The initial dollar figure presented as a purchase price for a business, whether written on a napkin over coffee, or floated in a conversation, is not a binding offer. Any potential acquirer will need to conduct a due diligence investigation before they can enter into a definitive agreement to buy your business. Initial indications can be tactically inflated to ensure the acquirer gains access to your confidential information after which this price is systematically reduced, citing negative findings during due diligence – also known as “The Due Diligence Grind”. The most effective antidotes are preparation and competitive tension. Let's take a closer look at how a prospective buyer can grind down the purchase price.

Due Diligence becomes a Reactive Process for the Seller

Whether you have received a preliminary proposal from a single party who approached you or you’ve received several non-binding bids through a structured auction process, the nature of the process changes from proactive to reactive as due diligence progresses. Ultimately, each bidder will have different due diligence requirements and the onus is on the seller to satisfy those requirements (or not). The due diligence stage is the acquirer’s opportunity to investigate the business from top to bottom. Although difficult, it is essential to maintain control of the process, despite your reactive position during this phase of the process.

How Due Diligence Increases Transaction Risk and Impacts Valuation

The purpose of due diligence is for the acquirer to conduct his or her own assessment of the value of your business and to confirm their initial assumptions. As you submit information about your business to a potential acquirer, they will investigate potential risks, including validating information that may have been presented to them earlier in the process. Due diligence is an essential step for the acquirer to make a binding commitment to a price and to inform the negotiation of the definitive agreement. However, savvy acquirers are skillful at gaming this process to their advantage.

Potential acquirers can by cynical. A key due diligence objective is lowering the price of the business by focusing on its flaws – Imagine a customer listing a litany of complaints or deficiencies about your product or service as you are presenting your case for a routine pricing increase. Potential acquirers may attempt to reduce the value of the business either explicitly, by reducing the headline price, or indirectly, by revealing transaction terms that erode the value you receive.

Headline Price Adjustments via Valuation Metrics

Private businesses are routinely valued as a multiple of a particular financial metric. One of the more commonly used metrics is Earnings Before Interest, Taxes, Depreciation and Amortization (EBITDA). Adjustments are commonly applied to normalize EBITDA for what it would be in the hands of the new owner. These metrics are reported as part of the preliminary documentation and are scrutinized heavily during the due diligence process.
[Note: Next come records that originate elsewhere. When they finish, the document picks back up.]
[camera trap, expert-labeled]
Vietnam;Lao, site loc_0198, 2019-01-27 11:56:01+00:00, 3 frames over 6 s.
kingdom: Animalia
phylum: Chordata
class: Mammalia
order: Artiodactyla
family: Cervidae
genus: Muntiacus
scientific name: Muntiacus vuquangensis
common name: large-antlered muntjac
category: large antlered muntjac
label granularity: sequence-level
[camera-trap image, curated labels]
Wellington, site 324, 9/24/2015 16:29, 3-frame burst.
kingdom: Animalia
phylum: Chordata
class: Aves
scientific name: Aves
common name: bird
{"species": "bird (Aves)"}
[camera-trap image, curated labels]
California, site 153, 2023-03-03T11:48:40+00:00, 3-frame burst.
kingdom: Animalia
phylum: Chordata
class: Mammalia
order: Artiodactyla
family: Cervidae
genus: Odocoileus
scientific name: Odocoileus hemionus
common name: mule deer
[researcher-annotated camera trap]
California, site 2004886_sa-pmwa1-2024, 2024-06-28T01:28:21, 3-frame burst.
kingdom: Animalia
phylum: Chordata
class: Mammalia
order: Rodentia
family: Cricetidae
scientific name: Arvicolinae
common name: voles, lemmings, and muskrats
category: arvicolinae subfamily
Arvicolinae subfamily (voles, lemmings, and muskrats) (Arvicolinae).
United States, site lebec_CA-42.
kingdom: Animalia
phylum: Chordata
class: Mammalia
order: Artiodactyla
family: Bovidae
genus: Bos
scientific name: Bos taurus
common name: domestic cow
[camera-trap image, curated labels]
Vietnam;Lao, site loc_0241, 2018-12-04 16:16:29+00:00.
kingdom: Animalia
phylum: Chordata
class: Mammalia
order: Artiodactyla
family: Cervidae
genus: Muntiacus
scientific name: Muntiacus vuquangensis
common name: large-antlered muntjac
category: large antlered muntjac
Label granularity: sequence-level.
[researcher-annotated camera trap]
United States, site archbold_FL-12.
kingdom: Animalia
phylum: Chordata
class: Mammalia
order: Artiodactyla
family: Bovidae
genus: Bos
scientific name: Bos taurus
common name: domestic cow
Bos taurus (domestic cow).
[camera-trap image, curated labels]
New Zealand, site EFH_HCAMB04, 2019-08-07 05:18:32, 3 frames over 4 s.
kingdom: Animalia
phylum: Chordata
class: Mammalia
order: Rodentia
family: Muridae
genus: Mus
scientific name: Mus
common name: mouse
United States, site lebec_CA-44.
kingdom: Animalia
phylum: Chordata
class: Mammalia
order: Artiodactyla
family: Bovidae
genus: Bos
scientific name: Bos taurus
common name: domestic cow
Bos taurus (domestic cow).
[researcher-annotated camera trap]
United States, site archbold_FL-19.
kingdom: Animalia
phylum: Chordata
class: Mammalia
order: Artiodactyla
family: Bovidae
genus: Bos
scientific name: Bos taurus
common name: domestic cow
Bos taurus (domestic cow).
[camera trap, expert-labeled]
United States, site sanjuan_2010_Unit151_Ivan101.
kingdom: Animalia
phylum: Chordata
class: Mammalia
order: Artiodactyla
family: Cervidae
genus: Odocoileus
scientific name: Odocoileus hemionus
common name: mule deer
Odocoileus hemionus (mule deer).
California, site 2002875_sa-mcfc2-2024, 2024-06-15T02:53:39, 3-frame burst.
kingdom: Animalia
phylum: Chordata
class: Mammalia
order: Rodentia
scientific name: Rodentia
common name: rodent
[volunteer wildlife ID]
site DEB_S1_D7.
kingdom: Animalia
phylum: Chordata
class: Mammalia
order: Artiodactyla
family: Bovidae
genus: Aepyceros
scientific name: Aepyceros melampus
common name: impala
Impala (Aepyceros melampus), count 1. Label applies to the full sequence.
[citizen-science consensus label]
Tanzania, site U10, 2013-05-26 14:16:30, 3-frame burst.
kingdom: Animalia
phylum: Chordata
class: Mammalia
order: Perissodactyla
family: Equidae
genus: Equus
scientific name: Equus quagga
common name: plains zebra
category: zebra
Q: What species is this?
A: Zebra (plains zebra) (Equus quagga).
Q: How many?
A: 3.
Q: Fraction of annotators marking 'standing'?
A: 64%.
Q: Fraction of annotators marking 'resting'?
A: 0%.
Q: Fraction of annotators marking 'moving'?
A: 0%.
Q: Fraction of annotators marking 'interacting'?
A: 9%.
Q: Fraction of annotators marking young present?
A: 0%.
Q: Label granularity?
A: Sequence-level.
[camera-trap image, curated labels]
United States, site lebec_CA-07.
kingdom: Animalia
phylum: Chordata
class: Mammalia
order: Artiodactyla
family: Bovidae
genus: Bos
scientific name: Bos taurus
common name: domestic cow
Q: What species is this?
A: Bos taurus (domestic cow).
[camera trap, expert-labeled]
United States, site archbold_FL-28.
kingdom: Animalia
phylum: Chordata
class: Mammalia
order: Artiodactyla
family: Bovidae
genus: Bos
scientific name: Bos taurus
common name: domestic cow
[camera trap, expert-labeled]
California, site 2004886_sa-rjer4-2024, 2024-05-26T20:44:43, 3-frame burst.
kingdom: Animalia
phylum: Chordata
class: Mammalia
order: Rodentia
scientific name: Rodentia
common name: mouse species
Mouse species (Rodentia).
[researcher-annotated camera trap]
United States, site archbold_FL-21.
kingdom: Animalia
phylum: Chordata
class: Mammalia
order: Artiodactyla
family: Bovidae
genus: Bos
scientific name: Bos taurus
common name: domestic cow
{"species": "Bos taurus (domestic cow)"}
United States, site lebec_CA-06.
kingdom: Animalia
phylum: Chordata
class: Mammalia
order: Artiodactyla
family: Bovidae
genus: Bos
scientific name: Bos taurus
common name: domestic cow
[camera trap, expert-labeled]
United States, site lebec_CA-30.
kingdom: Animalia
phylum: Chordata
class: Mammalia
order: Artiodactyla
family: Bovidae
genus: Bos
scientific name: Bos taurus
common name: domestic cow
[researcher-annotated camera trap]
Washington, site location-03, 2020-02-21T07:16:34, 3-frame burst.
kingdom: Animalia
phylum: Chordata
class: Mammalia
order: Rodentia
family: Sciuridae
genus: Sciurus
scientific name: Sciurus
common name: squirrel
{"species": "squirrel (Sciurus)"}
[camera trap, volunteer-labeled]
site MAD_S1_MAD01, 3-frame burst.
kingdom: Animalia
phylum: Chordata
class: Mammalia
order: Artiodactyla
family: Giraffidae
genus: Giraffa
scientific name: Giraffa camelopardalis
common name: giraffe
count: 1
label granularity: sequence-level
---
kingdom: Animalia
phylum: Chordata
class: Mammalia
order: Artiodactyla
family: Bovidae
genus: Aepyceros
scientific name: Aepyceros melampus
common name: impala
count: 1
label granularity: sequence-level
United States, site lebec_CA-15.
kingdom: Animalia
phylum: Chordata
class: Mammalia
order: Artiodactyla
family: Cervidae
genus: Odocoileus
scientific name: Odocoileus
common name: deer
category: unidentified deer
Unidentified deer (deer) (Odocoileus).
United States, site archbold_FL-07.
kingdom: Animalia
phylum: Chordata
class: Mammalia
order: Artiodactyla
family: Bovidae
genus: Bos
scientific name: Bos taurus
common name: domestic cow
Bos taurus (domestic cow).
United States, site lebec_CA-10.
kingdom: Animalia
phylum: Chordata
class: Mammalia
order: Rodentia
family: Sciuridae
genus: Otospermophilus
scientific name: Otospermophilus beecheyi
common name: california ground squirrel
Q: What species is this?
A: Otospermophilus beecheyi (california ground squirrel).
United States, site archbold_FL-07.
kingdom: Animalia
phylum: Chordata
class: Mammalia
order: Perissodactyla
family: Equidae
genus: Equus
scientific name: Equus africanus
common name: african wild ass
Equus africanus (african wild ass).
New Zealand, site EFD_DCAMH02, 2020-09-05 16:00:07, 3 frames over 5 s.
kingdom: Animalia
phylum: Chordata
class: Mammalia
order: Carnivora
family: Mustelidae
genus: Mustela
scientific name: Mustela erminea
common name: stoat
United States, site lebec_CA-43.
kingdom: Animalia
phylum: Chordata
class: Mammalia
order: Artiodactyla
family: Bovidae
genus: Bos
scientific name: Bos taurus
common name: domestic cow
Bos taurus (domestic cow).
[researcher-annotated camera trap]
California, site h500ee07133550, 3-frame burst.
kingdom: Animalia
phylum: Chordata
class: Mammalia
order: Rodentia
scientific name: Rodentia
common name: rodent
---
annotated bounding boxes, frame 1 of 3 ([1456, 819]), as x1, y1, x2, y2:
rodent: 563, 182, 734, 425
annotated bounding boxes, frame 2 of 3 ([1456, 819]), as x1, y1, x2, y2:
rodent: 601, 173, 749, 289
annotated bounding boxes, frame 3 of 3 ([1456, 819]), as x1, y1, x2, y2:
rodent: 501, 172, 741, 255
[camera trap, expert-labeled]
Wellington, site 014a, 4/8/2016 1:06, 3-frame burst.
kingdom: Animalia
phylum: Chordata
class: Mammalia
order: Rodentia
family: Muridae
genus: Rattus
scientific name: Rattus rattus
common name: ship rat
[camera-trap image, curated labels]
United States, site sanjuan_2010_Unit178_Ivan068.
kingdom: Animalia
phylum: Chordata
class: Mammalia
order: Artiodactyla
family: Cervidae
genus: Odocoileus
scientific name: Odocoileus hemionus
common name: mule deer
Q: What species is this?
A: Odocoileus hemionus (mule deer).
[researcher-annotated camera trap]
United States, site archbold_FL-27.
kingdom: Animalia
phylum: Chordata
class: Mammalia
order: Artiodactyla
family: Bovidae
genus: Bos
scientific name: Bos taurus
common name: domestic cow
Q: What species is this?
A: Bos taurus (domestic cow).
The acquirer will typically seek to expose weaknesses in the information and rationale for the normalization adjustments to make a case that the metric is inflated. A few examples include:

  • Accounting Policies: Suggesting accounting policies, such as revenue recognition, allowance for doubtful accounts or capitalization policy are too aggressive.
  • Normalization Adjustments: Suggesting that non-recurring normalization adjustments really are normal-course business, that market value of the owner’s compensation is understated, that certain expense savings really are buyer synergies that are not appropriate for stand-alone valuation.
  • Budgets and Forecasts: Often the valuation is based on a forward metric, such as forecast EBITDA. The seller’s forecast assumptions may be deemed too optimistic, or as we Canadians like to describe it, a “hockey stick forecast”, where projected growth is out of line with historical growth.

Given that the headline value is simply the product of the valuation metric and the valuation multiple, a reduction in the metric will have a proportionate impact on the headline price.

Headline Price Adjustments via the Multiple

Though less common that a negative revision to the metric, a bidder may suggest they have justification to reduce the multiple they have applied in their initial valuation assumptions because of newly identified/revised risks that they claim they were not aware of earlier. There are generally four reasons the valuation multiple may be reduced, the first three of which are specific to the business:

    1. Greater business risk, such as poor quality of earnings;
    2. Lower expected growth as a result of improperly supported growth forecasts;
    3. Reduced free cash flow conversion expectations, such as higher than expected capital expenditure or working capital requirements; or
    4. Deterioration in market conditions, such as a drop in capital markets valuations or tightening credit

Adjustments to the Transaction Terms

Negative revisions can also manifest in the deal terms. This can be more difficult to control because such details are usually ignored as part of the “business deal” and left for the lawyers. The acquirer may claim due diligence findings that require terms that either erode the value of the headline price or significantly shift risk to the seller. Examples include:

  • Shifting Risk to the Seller: Out-of-market representations and warranties, indemnities or hold-backs. For example, an acquirer may agree on the ‘price tag’ of the deal, but add a condition that if the seller misses the five-year forecast by one dollar, the price paid will be reduced by 50%.
  • Changing the form of Consideration: That firm cash price may become payable in IOU’s and store coupons. A portion of the price may become contingent on performance of the business post-closing, i.e. as an earnout.
  • Working Capital: This one is a favorite! Instead of delivering the business with a level of working capital appropriate to operate the business in the normal course, you are presented with a convoluted adjustment mechanism that suggests the business should be delivered with more working capital than needed, resulting in a negative price revision for you post-closing. Or the most egregious of working capital manipulation, the cash dam.
  • Effective Date: Seems innocent enough. Let’s make the effective date at the beginning of this year. The problem is that all of that free cash flow from the effective date until closing now belongs to the acquirer. Another effective reduction in the purchase price.